Adams' character felt too artificial to give her too much time and I didn't. The actress didn't have a lot to do either except look icy and too made-up.
Gyllenhaal had more to do and had more screen time. His Edward was far more interesting than Susan and his playing of Tony gave the film what it needed to succeed. Too bad we went back to Edward and Susan.
The best acting in the whole damned thing was that superb scene-stealer, Michael Shannon. That boy is gonna win an Oscar one day. Taylor-Johnson was fairly unrecognizable as the chief villain but made his presence known. Laura Linney as Adams' mother is only 10 years older. One might ask if there weren't a better choice? I might have bought into a bit more.
Technical credits were all quite good. Ford's stylish touches are evident in the Adams segments although interestingly I heard he did none of the clothes. He obviously worked well with cinematographer Seamus McGarvey and art and set directors. I particularly liked the music, especially those ominous chords. Bravo to Abel Korzeniowski.

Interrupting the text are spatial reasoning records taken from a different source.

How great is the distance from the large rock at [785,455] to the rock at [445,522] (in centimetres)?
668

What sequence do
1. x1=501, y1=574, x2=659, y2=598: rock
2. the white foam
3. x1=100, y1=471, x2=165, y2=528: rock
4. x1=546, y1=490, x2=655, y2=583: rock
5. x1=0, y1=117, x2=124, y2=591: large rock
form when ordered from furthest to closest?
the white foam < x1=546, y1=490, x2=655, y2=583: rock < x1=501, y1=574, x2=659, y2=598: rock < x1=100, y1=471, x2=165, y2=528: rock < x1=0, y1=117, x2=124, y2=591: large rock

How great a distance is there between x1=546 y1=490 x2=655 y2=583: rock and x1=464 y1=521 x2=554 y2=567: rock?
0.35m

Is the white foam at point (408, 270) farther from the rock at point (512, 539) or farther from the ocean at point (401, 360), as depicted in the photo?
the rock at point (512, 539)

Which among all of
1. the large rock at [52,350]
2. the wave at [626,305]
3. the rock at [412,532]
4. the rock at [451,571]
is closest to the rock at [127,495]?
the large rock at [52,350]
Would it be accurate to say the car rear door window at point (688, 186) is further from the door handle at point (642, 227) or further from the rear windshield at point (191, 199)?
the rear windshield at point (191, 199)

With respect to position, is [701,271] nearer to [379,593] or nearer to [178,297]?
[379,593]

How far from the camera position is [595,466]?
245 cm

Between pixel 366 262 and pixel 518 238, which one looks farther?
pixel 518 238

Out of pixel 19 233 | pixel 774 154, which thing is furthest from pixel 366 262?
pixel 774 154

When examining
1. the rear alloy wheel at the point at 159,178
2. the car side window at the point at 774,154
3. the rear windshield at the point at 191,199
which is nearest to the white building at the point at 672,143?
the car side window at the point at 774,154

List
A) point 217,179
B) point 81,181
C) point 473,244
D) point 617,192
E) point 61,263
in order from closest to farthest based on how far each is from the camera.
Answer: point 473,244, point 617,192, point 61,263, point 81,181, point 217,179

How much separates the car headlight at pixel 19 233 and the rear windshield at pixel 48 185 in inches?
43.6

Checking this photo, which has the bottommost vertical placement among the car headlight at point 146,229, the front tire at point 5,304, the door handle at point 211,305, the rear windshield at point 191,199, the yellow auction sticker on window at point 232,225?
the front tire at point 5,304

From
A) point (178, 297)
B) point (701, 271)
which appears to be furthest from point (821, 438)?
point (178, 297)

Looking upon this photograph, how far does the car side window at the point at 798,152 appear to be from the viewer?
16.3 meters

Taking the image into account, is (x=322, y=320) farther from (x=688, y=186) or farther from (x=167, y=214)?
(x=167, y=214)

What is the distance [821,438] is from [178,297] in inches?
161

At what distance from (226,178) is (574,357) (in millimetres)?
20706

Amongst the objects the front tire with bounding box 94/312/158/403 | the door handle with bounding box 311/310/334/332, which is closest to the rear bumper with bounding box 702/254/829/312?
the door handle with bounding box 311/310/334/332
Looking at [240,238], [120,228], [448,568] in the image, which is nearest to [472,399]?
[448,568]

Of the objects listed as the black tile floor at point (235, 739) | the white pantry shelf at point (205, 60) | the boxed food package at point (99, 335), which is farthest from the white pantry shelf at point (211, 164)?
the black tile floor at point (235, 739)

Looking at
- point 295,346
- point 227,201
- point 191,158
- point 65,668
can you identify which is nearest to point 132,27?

For some reason I got the notion that Ford was pissed off while he made this. Perhaps he channeled that anger into his screenplay. It also felt like he never got over it because the film felt so incomplete to me. I think that he was a little inarticulate in communicating his vision. This project appears to be a bit too complex for a fashion maven who is directing only his second film. It's hard to not feel a missed opportunity.